In February, Jeff Dean, Google’s longtime head of artificial intelligence, announced a stunning policy shift to his staff: They had to hold off sharing their work with the outside world. (…) Google would take advantage of its own AI discoveries, sharing papers only after the lab work had been turned into products.

  • Dahinter stehen wirtschaftliche Interessen und die Sorge, von der Konkurrenz überholt zu werden:

The policy change is part of a larger shift inside Google. Long considered the leader in AI, the tech giant has lurched into defensive mode — first to fend off a fleet of nimble AI competitors, and now to protect its core search business, stock price, and, potentially, its future, which executives have said is intertwined with AI.

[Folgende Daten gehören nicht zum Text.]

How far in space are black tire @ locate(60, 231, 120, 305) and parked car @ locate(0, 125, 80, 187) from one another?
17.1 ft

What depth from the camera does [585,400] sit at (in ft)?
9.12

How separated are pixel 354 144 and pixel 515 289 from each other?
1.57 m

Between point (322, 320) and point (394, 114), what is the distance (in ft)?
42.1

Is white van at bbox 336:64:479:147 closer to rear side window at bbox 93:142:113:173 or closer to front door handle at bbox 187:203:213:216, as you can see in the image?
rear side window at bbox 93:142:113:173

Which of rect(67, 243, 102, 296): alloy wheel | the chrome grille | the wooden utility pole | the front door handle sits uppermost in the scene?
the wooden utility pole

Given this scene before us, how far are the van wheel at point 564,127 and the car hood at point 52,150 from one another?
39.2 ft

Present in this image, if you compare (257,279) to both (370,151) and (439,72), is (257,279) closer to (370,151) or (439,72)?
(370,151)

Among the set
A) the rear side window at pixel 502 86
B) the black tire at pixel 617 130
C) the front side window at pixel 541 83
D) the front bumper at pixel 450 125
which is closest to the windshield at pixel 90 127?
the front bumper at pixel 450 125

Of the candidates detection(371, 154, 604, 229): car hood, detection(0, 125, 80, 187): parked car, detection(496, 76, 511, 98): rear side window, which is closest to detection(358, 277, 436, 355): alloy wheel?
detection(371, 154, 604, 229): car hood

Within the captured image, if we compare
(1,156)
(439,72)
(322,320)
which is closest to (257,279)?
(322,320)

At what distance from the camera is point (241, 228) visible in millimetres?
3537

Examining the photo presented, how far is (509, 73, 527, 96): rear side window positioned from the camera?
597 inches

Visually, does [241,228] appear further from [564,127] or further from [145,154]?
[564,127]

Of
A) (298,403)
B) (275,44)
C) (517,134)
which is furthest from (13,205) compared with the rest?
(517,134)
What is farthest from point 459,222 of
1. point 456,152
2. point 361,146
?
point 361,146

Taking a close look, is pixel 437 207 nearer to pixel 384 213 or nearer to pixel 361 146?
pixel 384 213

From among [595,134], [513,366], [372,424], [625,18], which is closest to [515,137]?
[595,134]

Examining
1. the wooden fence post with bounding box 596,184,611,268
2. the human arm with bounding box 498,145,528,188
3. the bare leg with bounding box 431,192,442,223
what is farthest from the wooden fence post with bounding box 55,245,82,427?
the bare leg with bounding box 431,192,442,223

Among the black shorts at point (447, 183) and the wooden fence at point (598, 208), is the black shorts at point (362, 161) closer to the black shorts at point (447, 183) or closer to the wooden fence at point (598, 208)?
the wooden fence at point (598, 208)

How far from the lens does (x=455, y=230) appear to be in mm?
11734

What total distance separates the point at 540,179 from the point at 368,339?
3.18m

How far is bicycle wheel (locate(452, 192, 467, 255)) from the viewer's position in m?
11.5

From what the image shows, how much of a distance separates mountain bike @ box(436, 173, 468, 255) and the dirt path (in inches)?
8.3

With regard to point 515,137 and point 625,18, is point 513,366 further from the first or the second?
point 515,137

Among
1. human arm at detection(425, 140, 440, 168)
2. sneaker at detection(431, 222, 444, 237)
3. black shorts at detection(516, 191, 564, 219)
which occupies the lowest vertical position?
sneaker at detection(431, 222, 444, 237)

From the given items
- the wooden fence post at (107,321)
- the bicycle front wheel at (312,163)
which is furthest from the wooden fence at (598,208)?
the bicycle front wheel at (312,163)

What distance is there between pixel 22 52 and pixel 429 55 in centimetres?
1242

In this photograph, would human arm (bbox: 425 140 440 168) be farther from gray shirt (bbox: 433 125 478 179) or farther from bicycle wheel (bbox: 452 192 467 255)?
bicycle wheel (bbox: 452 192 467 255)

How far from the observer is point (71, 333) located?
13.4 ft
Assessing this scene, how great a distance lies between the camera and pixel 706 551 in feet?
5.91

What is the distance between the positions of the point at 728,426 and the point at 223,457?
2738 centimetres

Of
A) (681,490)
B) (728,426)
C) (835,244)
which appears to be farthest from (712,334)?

  • Exakt gegensätzlich argumentiert ein internes Memo des Google-Entwicklers Luke Sernau, das unter Googlern Tausende Male geteilt wurde (Bloomberg). In dem geleakten Dokument (SemiAnalysis) plädiert Sernau dafür, die KI-Entwicklung zu öffnen.
  • Langfristig hätten die proprietären, geschlossenen Modelle von OpenAI oder Google keine Chance gegen Open Source. Davon profitiere ausgerechnet Meta:

Paradoxically, the one clear winner in all of this is Meta. Because the leaked model was theirs, they have effectively garnered an entire planet's worth of free labor. Since most open source innovation is happening on top of their architecture, there is nothing stopping them from directly incorporating it into their products.

  • Kürzlich fusionierte Google seine beiden KI-Teams. Aus Google Brain und DeepMind wurde Google DeepMind (Google-Blod). Die Ankündigung überraschte viele Google-Angestellte. Die beiden Abteilungen wurden komplett unterschiedlich geführt und hatten gegensätzliche Philosophien. Der ehemalige Google-Brain-Forscher Biran Kihoon Lee ist skeptisch (Modern Descartes), ob die Zusammenlegung aufgeht:

Neither side "won" this merger. I think both Brain and DeepMind lose. I expect to see many project cancellations, project mergers, and reallocations of headcount over the next few months, as well as attrition.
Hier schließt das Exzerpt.